What does not yet work and what I will need help for is providing the schema for tuples and other Product types. That would make

val dataset = dsOf(
    SomeDataClass(Tuple2("a", 1)),
    SomeDataClass(Tuple2("b", 4)),
)

possible as well. I did try to create a DataType for it (at the TODO in ApiV1.kt) and wrote a test for it, but due to my inexperience with the wrappers and Scala, I'm not able to get it to work currently. Any help would be welcome!

Of course, merging the first and skipping the second for now is also an option.

Jolanrensen commented 3 years ago

So what I'm trying to make possible is:

val dataset: Dataset<List<Tuple2<String, Int>>> = dsOf(
    listOf(
        Tuple2("a", 1),
        Tuple2("b", 4),
    )
)

This yields some strange errors when creating a DataType for the Tuples.

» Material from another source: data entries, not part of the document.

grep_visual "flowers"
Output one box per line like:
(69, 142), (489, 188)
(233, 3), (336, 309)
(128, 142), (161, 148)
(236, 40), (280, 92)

I looked at the example of creating a DataType from a data class, but apparently creating

val dataset: Dataset<List<SomeDataClass>> = dsOf(
    listOf(
        SomeDataClass(),
        SomeDataClass(),
    )
)

is not possible either...

asm0dey commented 3 years ago

We already have it implemented here: https://github.com/JetBrains/kotlin-spark-api/blob/master/kotlin-spark-api/common/src/main/kotlin/org/jetbrains/kotlinx/spark/api/VarArities.kt

Jolanrensen commented 3 years ago

We already have it implemented here: https://github.com/JetBrains/kotlin-spark-api/blob/master/kotlin-spark-api/common/src/main/kotlin/org/jetbrains/kotlinx/spark/api/VarArities.kt

Well, but if your project uses Scala Tuples, which is very common, then the Kotlin Spark API cannot encode them. You'd first need to convert them to those VarArities and back. Not only that, but the Spark API itself often returns Tuples, like the joinWith() method.